#### Reading passage:
━━━━━━━━━━━━━━━━━━━━

In 1979, KPRC hired Anita Martini as sports director. She was reportedly the first woman to become a radio sports director in a major media market.

After the 1980 season, KPRC lost the Astros broadcasting rights to KENR in 1981. However, KPRC resumed Houston Rockets broadcasts from 1981 to 1985.

In 1983, the Hobby family corporation was renamed H&C Communications, and it sold the Houston Post to the Toronto Sun Publishing Corporation.

After decades of being affiliated with NBC, KPRC changed to the CBS Radio Network in February 1988.

Ten years after the last game broadcast on KPRC, the Houston Astros signed a new contract with KPRC in November 1990 following a mutual agreement with previous station KTRH to end their contract one year early.

━━━━━━━━━━━━━━━━━━━━

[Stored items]
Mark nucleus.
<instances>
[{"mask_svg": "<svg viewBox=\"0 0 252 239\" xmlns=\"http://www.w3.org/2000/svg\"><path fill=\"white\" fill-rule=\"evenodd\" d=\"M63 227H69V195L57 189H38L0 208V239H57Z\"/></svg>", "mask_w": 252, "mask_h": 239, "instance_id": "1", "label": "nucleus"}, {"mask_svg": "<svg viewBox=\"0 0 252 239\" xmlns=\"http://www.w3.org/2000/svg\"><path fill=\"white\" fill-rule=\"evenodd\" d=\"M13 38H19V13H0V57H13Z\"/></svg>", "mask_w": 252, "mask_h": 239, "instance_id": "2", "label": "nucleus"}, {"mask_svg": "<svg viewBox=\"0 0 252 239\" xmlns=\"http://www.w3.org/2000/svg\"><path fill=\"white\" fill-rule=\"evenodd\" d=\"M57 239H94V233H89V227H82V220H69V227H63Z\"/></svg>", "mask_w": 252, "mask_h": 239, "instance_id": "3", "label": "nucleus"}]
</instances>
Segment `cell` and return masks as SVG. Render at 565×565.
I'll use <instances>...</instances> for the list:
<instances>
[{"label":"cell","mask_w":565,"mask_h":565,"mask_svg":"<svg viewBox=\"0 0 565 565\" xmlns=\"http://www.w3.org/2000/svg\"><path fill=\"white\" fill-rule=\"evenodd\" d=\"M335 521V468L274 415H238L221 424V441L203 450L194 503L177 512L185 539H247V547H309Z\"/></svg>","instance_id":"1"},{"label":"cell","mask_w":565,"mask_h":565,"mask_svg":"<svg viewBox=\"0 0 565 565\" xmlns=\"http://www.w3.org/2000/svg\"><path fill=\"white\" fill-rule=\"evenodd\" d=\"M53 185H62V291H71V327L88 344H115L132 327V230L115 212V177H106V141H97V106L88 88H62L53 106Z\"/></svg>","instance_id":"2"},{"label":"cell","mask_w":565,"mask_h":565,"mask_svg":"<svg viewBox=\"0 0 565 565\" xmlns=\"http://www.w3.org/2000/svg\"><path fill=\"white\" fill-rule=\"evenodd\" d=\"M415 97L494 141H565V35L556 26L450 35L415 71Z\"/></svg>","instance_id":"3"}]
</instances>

━━━━━━━━━━━━━━━━━━━━

Write out the entire KPRC radio history passage word for word.

In 1979, KPRC hired Anita Martini as sports director. She was reportedly the first woman to become a radio sports director in a major media market.

After the 1980 season, KPRC lost the Astros broadcasting rights to KENR in 1981. However, KPRC resumed Houston Rockets broadcasts from 1981 to 1985.

In 1983, the Hobby family corporation was renamed H&C Communications, and it sold the Houston Post to the Toronto Sun Publishing Corporation.

After decades of being affiliated with NBC, KPRC changed to the CBS Radio Network in February 1988.

Ten years after the last game broadcast on KPRC, the Houston Astros signed a new contract with KPRC in November 1990 following a mutual agreement with previous station KTRH to end their contract one year early.